Faire sa pub


Une des principales puérilités de ce temps est l’amour de la réclame. Percer, se faire connaître, sortir de l’obscurité, quelques-uns sont à tel point dévorés par ce désir, qu’on peut à juste titre les déclarer atteints du prurit de la publicité. À leurs yeux l’obscurité est l’ignominie par excellence; aussi font-ils tout pour être remarqués. Ils se considèrent dans leur existence ignorée comme des êtres perdus, comparables aux naufragés qu’une nuit de tempête a jetés sur quelque rocher désert et qui ont recours aux clameurs, aux détonations, au feu, à tous les signaux imaginables pour faire savoir à quelqu’un qu’ils sont là. Non contents de lancer des pétards et des fusées innocentes, plusieurs sont allés, pour se faire connaître à tout prix, jusqu’à la bassesse et jusqu’au crime. L’incendiaire Érostrate a fait de nombreux disciples. Combien sont-ils de ce temps qui ne sont devenus célèbres que pour avoir détruit quelque chose de marquant, démoli ou essayé de démolir une réputation illustre, signalé leur passage enfin, par un scandale, une méchanceté ou quelque barbarie retentissante. Cette rage de la notoriété ne sévit pas seulement parmi les cervelles fêlées, ou dans le monde des financiers douteux, des charlatans, des cabotins de tout rang, elle s’est répandue dans tous les domaines de la vie spirituelle et matérielle. La politique, la littérature, la science même, et, chose plus choquante, la charité et la religion ont été infestées par les réclames. On sonne de la trompette autour des bonnes œuvres et pour convertir les âmes on a imaginé des pratiques criardes. Poursuivant ses ravages, la fièvre du bruit a gagné des retraites d’ordinaire silencieuses, troublé les esprits en général posés et vicié dans une large mesure l’activité pour le bien.
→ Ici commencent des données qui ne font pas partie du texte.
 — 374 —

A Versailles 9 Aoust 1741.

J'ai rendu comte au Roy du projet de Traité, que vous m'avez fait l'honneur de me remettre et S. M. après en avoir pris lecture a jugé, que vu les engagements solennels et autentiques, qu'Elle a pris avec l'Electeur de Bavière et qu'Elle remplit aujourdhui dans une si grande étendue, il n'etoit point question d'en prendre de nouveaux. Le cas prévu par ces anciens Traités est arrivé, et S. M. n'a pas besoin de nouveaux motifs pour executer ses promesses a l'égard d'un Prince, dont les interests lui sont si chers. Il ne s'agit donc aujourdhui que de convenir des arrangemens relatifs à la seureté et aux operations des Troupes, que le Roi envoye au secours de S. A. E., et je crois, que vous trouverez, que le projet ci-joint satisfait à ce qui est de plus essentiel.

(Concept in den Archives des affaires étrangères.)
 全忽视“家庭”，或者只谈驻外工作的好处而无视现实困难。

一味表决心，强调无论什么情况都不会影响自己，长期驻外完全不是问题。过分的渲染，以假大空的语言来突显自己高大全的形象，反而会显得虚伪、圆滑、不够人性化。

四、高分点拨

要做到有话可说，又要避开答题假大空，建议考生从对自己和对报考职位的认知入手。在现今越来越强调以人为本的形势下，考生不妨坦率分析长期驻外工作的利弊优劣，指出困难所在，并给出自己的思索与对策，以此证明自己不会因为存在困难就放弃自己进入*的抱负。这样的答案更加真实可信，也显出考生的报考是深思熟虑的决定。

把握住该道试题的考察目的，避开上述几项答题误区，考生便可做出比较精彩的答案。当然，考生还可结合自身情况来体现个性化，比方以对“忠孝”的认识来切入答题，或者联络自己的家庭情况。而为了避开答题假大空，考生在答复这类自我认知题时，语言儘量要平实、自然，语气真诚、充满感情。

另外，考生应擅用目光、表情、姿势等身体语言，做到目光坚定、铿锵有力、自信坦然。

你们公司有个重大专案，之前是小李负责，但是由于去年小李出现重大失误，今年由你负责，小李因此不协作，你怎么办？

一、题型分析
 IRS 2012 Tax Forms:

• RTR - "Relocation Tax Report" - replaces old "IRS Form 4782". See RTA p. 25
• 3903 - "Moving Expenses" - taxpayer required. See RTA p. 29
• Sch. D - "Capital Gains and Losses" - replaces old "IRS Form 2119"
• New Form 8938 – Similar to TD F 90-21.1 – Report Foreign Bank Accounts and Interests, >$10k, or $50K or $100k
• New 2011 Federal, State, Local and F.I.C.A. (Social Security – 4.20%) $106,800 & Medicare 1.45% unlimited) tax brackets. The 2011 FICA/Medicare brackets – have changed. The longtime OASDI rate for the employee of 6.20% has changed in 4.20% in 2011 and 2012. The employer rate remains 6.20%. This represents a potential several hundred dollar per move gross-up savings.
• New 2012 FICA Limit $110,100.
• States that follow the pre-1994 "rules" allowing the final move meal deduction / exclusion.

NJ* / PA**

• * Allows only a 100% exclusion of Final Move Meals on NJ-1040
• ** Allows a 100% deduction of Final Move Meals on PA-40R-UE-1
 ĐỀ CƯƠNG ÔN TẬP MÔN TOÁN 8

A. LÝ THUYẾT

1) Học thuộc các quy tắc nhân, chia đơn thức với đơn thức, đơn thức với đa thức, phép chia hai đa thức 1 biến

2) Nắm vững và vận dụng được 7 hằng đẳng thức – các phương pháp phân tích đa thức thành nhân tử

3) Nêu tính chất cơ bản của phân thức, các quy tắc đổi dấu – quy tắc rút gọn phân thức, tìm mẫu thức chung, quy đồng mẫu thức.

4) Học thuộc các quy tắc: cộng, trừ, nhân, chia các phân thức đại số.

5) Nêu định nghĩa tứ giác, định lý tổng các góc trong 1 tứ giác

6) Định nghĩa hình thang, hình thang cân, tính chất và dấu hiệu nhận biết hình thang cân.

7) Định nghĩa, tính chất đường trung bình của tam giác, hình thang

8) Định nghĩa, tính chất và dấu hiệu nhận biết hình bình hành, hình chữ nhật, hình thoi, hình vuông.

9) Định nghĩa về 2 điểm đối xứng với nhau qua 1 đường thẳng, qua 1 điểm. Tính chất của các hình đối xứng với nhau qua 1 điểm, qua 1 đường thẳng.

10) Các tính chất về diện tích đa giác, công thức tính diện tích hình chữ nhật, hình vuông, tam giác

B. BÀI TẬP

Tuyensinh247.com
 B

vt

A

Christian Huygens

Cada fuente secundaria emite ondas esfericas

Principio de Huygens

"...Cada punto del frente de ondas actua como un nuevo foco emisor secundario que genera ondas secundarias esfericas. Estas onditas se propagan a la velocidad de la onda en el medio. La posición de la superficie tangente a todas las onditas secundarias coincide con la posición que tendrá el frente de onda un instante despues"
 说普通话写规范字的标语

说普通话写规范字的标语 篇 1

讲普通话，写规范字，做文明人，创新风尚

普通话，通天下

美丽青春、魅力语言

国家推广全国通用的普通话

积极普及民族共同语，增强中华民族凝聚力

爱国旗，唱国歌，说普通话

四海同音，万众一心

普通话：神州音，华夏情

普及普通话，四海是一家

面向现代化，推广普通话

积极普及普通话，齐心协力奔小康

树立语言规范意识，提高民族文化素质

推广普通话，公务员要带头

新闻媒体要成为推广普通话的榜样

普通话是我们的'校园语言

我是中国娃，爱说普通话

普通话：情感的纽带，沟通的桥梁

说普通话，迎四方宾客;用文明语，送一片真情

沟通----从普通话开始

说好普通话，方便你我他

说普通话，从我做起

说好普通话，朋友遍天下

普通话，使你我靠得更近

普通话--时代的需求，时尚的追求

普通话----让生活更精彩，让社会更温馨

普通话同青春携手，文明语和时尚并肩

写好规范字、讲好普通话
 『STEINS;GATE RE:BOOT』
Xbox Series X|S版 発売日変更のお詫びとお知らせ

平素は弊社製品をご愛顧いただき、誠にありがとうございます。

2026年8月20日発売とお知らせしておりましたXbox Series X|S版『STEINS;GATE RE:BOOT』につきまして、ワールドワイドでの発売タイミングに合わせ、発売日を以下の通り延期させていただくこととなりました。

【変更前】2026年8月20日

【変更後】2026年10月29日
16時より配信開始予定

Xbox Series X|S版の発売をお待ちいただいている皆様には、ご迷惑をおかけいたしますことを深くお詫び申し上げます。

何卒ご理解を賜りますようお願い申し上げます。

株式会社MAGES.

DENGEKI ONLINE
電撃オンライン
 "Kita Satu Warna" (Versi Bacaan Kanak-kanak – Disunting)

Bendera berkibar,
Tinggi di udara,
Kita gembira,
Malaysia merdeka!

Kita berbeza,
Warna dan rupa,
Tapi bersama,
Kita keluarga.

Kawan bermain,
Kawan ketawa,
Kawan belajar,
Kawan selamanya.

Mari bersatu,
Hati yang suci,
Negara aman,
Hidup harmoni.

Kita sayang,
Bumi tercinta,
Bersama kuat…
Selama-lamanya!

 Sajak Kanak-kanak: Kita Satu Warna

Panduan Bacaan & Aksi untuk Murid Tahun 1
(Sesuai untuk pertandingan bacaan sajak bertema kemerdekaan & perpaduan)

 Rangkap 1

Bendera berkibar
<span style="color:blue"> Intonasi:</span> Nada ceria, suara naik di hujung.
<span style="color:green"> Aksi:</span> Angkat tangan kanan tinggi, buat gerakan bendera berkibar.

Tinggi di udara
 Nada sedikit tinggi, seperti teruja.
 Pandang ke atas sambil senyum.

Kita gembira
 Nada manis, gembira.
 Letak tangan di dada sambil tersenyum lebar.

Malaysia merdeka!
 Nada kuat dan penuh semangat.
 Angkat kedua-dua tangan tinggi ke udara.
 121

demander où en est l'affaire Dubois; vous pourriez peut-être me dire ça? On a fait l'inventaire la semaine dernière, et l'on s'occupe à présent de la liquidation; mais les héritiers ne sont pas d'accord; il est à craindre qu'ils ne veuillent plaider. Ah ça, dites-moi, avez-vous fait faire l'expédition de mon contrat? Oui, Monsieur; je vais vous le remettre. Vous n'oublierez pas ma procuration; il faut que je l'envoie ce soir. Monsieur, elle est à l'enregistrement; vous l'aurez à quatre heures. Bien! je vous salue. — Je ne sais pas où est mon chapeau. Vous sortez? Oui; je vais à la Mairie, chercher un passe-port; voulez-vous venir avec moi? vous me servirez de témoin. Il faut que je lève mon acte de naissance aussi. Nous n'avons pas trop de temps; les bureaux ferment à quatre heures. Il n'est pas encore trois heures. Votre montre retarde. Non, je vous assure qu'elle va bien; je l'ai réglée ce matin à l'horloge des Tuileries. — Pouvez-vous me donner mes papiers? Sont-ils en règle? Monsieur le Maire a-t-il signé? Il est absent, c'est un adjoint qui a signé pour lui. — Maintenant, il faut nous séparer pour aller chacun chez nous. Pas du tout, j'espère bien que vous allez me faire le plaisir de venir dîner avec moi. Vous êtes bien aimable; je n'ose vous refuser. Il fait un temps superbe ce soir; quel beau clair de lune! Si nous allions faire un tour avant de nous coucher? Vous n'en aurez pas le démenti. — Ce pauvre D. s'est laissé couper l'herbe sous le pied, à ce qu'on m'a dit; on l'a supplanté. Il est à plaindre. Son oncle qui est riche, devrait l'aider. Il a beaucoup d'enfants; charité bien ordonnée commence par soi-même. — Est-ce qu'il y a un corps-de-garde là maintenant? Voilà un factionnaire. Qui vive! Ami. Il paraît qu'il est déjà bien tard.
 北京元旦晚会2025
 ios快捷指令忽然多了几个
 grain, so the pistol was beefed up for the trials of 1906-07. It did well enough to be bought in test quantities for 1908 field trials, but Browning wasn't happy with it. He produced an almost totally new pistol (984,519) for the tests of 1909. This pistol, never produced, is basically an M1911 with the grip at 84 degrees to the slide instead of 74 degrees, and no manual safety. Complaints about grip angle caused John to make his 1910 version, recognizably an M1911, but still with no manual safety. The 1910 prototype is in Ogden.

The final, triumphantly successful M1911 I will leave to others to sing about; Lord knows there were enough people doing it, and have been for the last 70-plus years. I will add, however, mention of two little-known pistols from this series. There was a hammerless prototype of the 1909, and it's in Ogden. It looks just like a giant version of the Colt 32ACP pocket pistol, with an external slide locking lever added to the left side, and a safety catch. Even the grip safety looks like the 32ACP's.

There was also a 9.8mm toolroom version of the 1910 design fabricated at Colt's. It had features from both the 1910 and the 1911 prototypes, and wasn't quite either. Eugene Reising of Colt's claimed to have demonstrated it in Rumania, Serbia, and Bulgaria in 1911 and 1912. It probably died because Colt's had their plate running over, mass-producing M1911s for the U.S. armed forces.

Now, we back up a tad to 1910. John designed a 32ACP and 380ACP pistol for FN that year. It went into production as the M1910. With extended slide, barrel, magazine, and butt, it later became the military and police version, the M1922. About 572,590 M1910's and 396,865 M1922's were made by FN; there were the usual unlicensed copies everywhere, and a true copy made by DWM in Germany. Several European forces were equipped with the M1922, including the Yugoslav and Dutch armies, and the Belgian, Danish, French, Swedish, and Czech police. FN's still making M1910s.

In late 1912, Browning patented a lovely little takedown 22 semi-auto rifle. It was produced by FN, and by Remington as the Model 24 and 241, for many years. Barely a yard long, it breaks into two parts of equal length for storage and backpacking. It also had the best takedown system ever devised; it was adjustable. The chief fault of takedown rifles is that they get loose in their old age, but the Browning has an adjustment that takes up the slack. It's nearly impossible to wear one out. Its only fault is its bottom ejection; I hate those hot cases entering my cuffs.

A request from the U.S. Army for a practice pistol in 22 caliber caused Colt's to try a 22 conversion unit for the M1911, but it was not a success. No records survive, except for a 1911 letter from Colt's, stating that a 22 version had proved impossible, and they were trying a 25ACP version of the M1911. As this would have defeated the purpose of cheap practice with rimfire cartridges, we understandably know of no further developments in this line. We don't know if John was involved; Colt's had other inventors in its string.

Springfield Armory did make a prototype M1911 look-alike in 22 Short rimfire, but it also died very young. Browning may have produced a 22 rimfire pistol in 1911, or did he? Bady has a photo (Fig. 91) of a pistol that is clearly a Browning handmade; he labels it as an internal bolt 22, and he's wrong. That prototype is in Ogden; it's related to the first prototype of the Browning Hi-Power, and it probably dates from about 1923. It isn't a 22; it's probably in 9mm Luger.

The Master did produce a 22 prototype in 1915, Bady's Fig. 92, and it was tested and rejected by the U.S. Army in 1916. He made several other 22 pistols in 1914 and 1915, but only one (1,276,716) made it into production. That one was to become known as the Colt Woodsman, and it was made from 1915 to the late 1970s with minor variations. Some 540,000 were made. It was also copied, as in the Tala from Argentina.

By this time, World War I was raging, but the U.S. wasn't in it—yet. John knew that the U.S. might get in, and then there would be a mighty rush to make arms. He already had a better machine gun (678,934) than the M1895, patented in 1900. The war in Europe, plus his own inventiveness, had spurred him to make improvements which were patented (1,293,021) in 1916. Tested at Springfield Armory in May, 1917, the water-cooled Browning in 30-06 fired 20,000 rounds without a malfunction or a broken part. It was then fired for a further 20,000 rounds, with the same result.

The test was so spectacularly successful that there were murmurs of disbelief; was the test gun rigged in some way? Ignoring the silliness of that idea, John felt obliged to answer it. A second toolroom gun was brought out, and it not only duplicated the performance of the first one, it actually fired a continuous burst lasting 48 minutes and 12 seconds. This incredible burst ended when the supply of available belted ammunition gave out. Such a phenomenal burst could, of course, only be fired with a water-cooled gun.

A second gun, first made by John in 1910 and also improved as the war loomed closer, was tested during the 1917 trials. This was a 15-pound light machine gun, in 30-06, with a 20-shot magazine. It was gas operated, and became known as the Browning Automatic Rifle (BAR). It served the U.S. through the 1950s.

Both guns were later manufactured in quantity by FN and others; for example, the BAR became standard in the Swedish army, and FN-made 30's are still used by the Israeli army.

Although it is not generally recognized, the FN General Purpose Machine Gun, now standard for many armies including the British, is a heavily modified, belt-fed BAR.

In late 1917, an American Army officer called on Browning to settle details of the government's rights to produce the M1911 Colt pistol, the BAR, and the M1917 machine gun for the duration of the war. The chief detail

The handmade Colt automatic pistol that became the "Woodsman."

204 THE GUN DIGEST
L’abus de tout montrer ou plutôt de tout étaler, l’incapacité croissante d’apprécier ce qui reste caché et l’habitude de mesurer la valeur des choses au tapage qu’elles font, a fini par altérer le jugement des plus sérieux, et l’on se demande parfois si la société ne finira pas par se transformer en une vaste foire où chacun bat de la caisse devant sa baraque.